Para Adriano Moreira, Portugal está numa encruzilhada "inquietante" com o impasse político atual e com uma esquerda que aproxima posições para governar, sem se questionar se o país está preparado para tal. A Constituição, diz, permite-o, mas a "boa governação" não. 

O académico e ex-líder do CDS-PP assumiu, no Jornal das 8 da TVI, que "há viabilidade na definição literal da Constituição" para que o Presidente da República dê posse a um governo de esquerda, mas "nunca passou pela crítica dos constitucionalistas, dos comentadores e da Constituição que estes caminhos fossem possíveis". 

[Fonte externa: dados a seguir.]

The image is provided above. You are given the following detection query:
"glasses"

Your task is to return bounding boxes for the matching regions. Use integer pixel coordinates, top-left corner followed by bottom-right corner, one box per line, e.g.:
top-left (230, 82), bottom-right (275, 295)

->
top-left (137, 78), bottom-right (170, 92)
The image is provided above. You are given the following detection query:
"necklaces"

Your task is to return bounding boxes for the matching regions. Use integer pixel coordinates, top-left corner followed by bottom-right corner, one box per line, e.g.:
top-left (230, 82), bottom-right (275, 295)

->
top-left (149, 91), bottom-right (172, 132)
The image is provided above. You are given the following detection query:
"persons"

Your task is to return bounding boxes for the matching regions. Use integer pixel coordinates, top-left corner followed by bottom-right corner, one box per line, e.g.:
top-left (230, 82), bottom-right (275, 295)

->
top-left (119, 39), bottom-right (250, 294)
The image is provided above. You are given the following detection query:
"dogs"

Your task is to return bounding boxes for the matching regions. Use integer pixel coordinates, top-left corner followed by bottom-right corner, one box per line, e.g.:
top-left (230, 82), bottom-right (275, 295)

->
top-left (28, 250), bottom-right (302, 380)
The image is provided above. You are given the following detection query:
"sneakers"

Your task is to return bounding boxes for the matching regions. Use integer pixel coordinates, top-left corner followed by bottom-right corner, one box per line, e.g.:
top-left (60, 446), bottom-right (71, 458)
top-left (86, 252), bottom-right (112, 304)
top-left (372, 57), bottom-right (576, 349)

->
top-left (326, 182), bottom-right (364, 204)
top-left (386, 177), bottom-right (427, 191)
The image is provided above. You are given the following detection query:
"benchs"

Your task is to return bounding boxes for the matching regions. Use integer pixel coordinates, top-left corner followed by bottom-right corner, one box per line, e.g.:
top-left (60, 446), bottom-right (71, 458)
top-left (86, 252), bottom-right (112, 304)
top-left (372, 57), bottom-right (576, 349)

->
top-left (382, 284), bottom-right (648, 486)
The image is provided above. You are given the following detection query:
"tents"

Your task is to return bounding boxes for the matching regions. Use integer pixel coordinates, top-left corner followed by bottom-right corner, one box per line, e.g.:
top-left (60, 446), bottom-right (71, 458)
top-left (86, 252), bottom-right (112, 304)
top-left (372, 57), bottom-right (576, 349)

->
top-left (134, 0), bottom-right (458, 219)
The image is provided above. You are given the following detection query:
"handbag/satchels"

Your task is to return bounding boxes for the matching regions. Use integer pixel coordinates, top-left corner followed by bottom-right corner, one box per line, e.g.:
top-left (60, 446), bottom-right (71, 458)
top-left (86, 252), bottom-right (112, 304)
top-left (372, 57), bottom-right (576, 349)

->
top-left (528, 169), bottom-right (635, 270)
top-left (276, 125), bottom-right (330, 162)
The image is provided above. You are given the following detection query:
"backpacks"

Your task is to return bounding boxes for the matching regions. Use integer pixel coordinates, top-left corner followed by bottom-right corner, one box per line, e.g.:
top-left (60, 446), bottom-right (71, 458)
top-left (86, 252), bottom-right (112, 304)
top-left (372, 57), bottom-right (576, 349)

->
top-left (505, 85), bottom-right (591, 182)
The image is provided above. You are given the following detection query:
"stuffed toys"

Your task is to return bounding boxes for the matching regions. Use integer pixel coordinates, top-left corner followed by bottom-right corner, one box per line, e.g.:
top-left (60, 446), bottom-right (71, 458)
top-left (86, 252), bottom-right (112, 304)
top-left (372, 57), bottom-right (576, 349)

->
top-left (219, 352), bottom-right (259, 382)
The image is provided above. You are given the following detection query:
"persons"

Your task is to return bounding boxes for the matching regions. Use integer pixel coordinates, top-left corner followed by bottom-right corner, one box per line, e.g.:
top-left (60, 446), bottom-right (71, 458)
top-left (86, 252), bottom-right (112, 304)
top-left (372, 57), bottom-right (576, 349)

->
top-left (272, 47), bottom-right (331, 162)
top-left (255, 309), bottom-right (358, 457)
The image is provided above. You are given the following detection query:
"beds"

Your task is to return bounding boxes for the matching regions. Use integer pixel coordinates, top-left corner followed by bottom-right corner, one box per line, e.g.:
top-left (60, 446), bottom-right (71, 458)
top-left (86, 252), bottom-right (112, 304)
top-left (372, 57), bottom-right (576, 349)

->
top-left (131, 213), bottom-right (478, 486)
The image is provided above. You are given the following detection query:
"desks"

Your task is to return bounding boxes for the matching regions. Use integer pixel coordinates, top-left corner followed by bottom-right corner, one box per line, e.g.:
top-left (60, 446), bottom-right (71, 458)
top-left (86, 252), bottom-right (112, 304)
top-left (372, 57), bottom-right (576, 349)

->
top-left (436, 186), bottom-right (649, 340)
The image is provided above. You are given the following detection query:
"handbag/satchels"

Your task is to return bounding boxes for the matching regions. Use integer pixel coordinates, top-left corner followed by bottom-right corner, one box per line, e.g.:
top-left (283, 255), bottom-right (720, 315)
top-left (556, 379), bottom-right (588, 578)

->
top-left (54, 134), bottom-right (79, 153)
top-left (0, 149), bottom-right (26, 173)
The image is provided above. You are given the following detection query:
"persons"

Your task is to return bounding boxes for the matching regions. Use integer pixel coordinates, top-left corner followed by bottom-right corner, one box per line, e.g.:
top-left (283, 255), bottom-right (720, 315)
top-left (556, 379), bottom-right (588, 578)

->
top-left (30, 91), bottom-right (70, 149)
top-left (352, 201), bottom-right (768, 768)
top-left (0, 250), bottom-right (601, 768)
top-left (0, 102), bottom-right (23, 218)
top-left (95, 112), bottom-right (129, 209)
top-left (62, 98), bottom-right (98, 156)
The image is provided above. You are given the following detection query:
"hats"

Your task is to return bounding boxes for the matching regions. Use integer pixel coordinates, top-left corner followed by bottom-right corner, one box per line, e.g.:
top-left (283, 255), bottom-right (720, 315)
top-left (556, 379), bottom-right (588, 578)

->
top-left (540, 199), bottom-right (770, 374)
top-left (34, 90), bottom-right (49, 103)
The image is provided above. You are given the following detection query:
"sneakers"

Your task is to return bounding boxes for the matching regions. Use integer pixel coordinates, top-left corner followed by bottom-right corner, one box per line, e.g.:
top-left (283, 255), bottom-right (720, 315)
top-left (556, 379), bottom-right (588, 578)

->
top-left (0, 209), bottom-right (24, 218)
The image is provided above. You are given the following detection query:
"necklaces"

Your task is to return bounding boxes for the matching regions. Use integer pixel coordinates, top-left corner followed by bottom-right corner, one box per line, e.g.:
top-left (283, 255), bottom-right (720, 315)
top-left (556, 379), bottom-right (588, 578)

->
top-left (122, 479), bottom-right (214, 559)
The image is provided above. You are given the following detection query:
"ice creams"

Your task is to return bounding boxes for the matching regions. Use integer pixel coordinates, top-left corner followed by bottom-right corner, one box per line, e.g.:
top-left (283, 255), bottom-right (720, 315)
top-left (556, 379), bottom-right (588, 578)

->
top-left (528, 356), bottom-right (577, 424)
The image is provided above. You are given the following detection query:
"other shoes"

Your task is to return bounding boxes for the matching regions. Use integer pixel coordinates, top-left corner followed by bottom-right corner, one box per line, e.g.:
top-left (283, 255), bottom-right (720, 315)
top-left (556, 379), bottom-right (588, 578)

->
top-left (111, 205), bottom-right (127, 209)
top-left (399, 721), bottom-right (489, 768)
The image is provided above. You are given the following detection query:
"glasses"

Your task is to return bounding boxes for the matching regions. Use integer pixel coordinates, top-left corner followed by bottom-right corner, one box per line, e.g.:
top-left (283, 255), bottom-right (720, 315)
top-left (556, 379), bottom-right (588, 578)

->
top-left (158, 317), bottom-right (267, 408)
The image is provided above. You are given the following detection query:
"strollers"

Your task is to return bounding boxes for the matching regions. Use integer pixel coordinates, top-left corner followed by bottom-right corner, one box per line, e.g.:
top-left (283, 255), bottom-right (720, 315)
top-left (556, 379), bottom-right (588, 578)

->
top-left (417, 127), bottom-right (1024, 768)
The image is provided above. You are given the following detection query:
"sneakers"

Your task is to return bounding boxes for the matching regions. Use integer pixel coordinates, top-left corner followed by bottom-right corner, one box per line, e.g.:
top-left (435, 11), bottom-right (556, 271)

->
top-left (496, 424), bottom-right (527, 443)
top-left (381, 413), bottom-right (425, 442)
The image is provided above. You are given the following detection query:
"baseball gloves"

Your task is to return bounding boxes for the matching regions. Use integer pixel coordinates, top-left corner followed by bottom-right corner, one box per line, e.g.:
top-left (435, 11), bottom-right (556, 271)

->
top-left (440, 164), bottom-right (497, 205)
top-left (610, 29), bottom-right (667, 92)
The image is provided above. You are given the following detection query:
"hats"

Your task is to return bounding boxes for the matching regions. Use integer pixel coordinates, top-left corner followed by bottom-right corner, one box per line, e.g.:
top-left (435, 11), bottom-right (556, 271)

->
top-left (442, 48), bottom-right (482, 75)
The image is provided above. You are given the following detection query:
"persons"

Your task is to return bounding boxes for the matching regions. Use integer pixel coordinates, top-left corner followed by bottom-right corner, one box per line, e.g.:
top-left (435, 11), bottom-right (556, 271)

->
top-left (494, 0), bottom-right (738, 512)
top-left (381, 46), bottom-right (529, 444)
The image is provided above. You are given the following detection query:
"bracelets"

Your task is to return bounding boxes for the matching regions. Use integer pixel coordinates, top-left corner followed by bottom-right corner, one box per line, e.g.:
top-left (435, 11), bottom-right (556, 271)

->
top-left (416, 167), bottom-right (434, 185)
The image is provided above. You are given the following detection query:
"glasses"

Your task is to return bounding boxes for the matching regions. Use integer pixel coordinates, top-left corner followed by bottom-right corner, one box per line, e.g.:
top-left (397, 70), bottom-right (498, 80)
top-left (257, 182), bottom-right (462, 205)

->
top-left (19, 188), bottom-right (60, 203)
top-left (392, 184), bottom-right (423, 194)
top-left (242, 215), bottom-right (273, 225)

"Quando se diz que a esquerda, coligação destes partidos, está preparada para governar Portugal não se responde à pergunta se Portugal está preparado para ser governado por essa coligação. Tem programas inteiramente incompatíveis com as obrigações do país e oferece um programa que ainda não entendi se é de governo ou se é parlamentar"


Ora, Adriano Moreira lembrou que o exercício de quem ocupa o poder "muitas vezes não coincide com aquilo que promete". 

"Os juristas têm prática desta experiência: as leis consentem, a boa governação não consente. Neste momento há como que uma utilização da letra da lei [com a] violação daquilo que deve ser a boa relação com o eleitorado, a informação"

Ou seja, embora do ponto de vista da Constituição seja legítimo que um Governo de esquerda venha a estar à frente dos destinos do país, o jurista advertiu para o "risco da execução". É que não acredita que o PCP renuncie ou ponha em suspenso princípios programáticos para poder dar apoio a um Governo socialista. "O que a prática indica é que contradições destas levam a que na execução sejam abandonadas. O PCP tem uma definição ideológica quase secular, firme, das mais intocáveis". 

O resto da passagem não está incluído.